What are the types of sources of data?
Primary - Collected by an investigator for a specific project
Secondary - Data collected by someone else for another purpose
What do you need to consider when using secondary data?
Conditions the data was taken - where? Why? who was tested?
Limitations to the data? - Lacks control over quality, outdated, definitions and measures
In terms of gathering data, whats a population and whats a sample
Populations - eg., all UK males
Sample - subset of population - representative? Sufficiently large?
what types of sample are there?
Random sampling
Systematic (random) sampling - picking every nth person on a list
Stratified (random) sampling - defining eg., 50% m/f population and random sample from there to ensure its representative
Convenience sampling - easily picking randoms as an initial exploration into idea
Quota sampling - similar to stratified but its judgement that selects appropriate proportions within subset
Snowball sampling - if random
What different types of data are there?
Continuous - Can take any value, infinity to infinity but its measured e.g., time taken in a race
Discrete - Can only take certain values e.g., result of rolling a dice, its counted
What are the different types of average?
Arithmetic mean - standard mean - distorted by outliers
Median - middle number - distorted by existence of outliers
Mode - most frequently occurring number - not distorted
Geometric mean - calculates average rate of change - nth route of the product of N numbers.
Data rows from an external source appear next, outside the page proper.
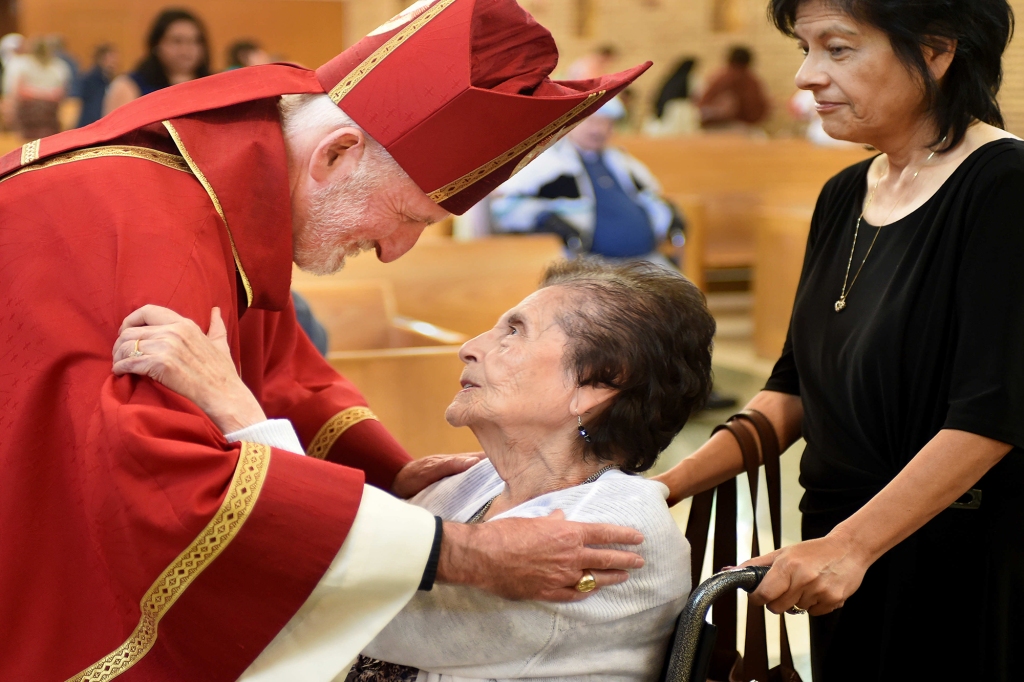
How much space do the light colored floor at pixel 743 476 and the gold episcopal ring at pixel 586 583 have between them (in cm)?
172

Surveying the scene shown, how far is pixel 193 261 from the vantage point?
1.61 m

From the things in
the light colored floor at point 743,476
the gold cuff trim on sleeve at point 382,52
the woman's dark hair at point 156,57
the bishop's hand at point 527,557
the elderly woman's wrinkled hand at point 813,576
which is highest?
the gold cuff trim on sleeve at point 382,52

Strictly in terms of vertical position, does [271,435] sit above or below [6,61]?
above

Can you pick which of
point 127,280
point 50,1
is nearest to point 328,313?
point 127,280

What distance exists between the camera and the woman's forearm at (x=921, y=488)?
1.71m

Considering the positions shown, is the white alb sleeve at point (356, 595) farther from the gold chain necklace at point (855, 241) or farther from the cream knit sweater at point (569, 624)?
the gold chain necklace at point (855, 241)

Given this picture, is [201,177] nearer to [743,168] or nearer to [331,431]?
[331,431]

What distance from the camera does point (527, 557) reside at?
1575 mm

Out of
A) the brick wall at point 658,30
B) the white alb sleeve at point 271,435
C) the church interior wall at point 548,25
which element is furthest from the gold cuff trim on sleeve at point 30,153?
the brick wall at point 658,30

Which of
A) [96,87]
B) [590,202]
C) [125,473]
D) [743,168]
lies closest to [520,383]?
[125,473]

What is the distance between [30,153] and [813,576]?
1.38 m

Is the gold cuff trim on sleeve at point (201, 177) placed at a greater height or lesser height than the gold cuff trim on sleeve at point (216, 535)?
greater

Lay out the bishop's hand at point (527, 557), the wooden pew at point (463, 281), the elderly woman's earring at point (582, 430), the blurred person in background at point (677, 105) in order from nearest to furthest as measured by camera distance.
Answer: the bishop's hand at point (527, 557), the elderly woman's earring at point (582, 430), the wooden pew at point (463, 281), the blurred person in background at point (677, 105)

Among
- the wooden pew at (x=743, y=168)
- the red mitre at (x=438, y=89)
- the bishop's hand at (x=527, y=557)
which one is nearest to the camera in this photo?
the bishop's hand at (x=527, y=557)
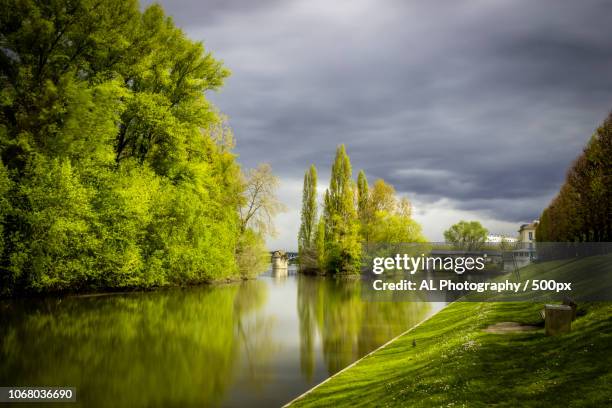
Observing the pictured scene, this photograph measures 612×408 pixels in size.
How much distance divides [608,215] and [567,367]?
4060 centimetres

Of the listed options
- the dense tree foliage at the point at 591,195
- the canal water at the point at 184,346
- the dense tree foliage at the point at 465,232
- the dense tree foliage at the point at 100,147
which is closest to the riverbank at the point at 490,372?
the canal water at the point at 184,346

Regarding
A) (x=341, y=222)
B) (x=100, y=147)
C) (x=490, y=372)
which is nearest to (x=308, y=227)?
(x=341, y=222)

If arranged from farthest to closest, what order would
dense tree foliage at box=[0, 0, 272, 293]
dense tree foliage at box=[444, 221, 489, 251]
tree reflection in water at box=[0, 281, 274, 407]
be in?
dense tree foliage at box=[444, 221, 489, 251] < dense tree foliage at box=[0, 0, 272, 293] < tree reflection in water at box=[0, 281, 274, 407]

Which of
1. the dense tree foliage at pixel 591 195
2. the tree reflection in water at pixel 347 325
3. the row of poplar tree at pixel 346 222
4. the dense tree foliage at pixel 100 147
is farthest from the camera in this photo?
the row of poplar tree at pixel 346 222

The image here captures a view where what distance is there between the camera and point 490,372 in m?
12.1

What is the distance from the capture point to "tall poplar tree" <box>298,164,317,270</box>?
90875 mm

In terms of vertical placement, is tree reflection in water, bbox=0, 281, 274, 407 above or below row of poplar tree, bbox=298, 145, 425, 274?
below

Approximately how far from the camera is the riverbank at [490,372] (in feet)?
33.4

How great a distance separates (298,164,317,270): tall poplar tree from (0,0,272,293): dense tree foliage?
3984cm

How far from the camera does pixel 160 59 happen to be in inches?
1810

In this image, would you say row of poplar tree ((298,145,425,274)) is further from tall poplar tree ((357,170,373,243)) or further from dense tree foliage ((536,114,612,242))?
dense tree foliage ((536,114,612,242))

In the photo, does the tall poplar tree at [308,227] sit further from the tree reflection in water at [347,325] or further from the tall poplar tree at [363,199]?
the tree reflection in water at [347,325]

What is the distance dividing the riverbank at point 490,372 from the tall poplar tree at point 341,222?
68.2 meters

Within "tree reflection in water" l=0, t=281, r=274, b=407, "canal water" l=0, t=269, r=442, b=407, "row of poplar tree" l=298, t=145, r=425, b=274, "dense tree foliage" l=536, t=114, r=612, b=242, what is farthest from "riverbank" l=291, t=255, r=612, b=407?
"row of poplar tree" l=298, t=145, r=425, b=274
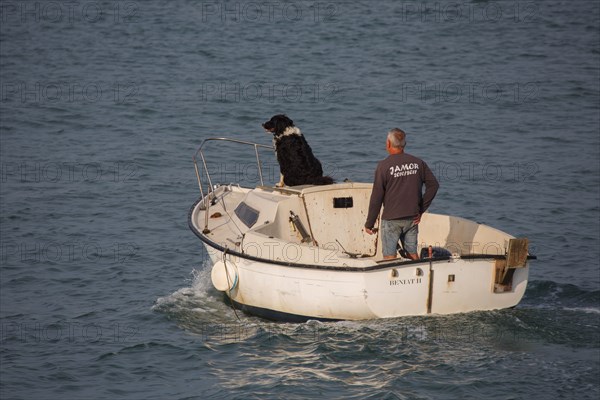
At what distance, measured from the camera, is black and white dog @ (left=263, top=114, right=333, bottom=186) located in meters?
13.5

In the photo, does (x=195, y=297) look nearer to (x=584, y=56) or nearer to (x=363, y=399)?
(x=363, y=399)

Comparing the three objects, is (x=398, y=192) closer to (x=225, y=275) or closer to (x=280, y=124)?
(x=225, y=275)

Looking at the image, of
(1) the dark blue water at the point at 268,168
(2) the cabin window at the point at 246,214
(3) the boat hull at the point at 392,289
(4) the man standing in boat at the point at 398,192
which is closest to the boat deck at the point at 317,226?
(2) the cabin window at the point at 246,214

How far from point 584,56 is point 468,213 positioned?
11.5m

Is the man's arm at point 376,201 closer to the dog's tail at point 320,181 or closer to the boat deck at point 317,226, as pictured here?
the boat deck at point 317,226

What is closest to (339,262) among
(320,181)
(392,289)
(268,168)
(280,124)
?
(392,289)

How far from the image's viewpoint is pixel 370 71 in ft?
86.7

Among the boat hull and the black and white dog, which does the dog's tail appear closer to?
the black and white dog

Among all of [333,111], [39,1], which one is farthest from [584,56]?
[39,1]

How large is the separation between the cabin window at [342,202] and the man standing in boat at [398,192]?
5.41ft

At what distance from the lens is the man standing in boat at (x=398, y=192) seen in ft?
38.2

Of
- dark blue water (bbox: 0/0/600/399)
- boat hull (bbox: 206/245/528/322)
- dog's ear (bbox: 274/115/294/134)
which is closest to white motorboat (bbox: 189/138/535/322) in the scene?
boat hull (bbox: 206/245/528/322)

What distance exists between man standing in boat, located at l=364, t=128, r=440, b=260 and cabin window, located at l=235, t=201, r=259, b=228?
187cm

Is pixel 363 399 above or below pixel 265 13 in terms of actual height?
below
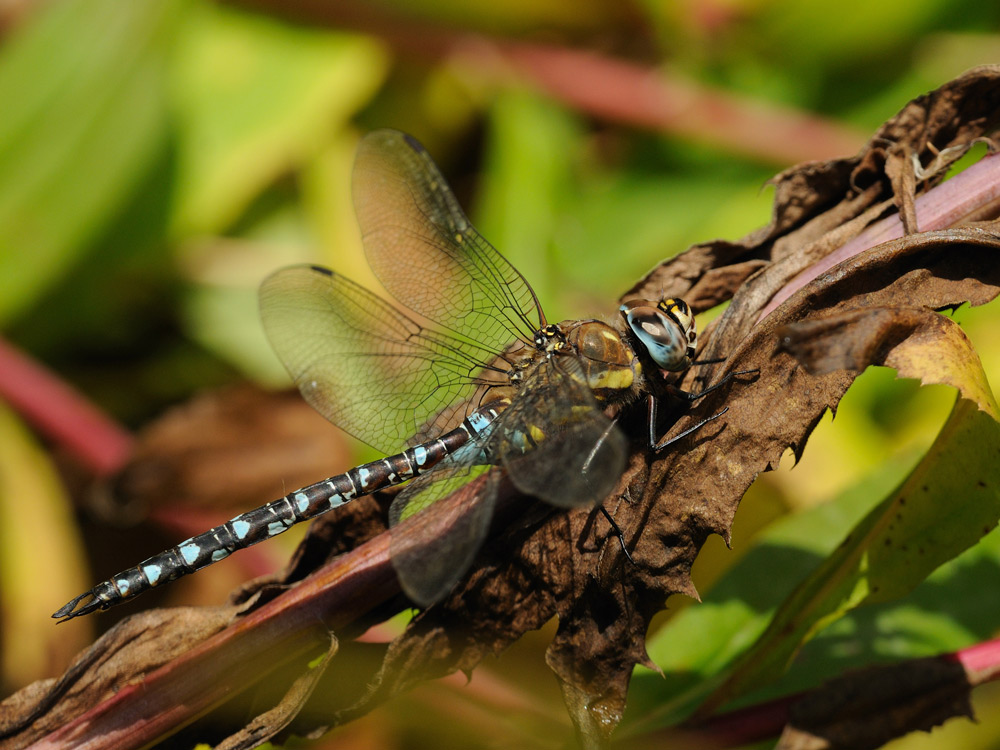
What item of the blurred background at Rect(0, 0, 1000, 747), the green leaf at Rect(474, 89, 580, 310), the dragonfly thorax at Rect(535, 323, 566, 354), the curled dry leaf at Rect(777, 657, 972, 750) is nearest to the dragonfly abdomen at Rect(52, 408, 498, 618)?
the dragonfly thorax at Rect(535, 323, 566, 354)

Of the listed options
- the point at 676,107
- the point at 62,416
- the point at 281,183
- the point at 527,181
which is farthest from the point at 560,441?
the point at 281,183

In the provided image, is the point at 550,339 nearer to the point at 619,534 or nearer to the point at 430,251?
the point at 430,251

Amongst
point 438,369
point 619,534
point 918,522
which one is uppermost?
point 438,369

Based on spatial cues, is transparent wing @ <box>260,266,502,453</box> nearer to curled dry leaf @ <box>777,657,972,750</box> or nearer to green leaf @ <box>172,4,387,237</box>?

What is the geometric mean equation
(1+r1) x (1+r2)…..^ 1/n
What does Standard deviation measure?
Variability around the mean. SD = square root of variance / variance = SD^2
What is the range (in data values)
Difference between highest and lowest value
Interquartile range - define it, first qtile, 2nd qtile and 3rd qtile?
Interquartile = middle 50% of the data set, the difference between 1st and 3rd quartile
First quartile = ‘25th percentile’ - midpoint of lowest value and median
Second quartile = Median
Third quartile = Midpoint between median and highest value
Features of a normal distribution?
What does skew do to central tendency?
Seperates the mean mode and median. Mode at top of data peak, down to mean. Median always between them.
What is regression analysis?
Derivation of an equation in which one of the variables (dependent: Y) can be estimated from the other variables (the independent variables: X) Therefore Y is dependent on X.
What is the least square method?
Calculation of the ‘simple regression line’ (linear bivarate regression line), creating a straight line summarising the relationship between X and Y. The line is derived by minimising the sum of squared errors.
Covariance / pearson correlation equation?
r = Covariance( x, y) / oxoxy ————- o is the stdev sign. Actually quite easy to do… (x, y) are the means of two data sets. Mulitply them by covar and the denominator is the st dev of both data sets.
What is the least square method equation?
Y = a + bx
Explain a correlation coefficient
How well a linear bivarate regression line summarises the data and a measure of how closely related the variants are. Perfect correlation +1, no correlation 0, negative correlation -1 (all perfect correlations.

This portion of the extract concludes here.